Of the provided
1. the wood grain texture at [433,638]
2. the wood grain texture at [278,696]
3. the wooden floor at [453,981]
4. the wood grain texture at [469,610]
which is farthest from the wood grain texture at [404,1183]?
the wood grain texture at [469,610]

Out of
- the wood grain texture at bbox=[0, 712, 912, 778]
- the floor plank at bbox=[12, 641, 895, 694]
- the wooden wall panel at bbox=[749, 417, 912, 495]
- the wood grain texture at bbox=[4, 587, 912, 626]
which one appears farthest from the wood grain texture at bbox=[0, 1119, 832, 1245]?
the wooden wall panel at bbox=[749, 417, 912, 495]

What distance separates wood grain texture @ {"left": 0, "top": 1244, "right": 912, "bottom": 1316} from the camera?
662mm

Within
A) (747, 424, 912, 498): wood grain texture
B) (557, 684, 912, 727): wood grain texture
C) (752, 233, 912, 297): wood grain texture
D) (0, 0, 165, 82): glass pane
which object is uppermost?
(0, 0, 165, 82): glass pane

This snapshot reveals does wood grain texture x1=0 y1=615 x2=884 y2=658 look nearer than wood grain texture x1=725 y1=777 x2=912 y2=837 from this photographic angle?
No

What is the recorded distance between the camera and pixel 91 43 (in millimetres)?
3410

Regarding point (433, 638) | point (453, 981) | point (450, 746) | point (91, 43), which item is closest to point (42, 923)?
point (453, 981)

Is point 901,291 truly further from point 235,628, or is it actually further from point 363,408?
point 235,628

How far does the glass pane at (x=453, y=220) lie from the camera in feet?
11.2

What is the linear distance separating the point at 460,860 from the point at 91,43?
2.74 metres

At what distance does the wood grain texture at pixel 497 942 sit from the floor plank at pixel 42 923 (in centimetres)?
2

:::::

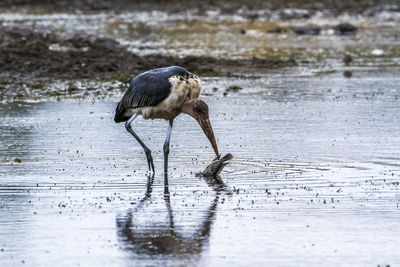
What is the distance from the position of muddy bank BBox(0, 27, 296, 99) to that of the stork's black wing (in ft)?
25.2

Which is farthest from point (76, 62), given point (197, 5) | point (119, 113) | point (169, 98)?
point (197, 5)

:::::

Copy out, unchanged, the stretch of records from the line that contains "What is the linear" through the line that contains "2.74 metres".

Solution for this exercise —
What is the linear distance separating the point at 460,860 from the point at 91,43?
2.74 metres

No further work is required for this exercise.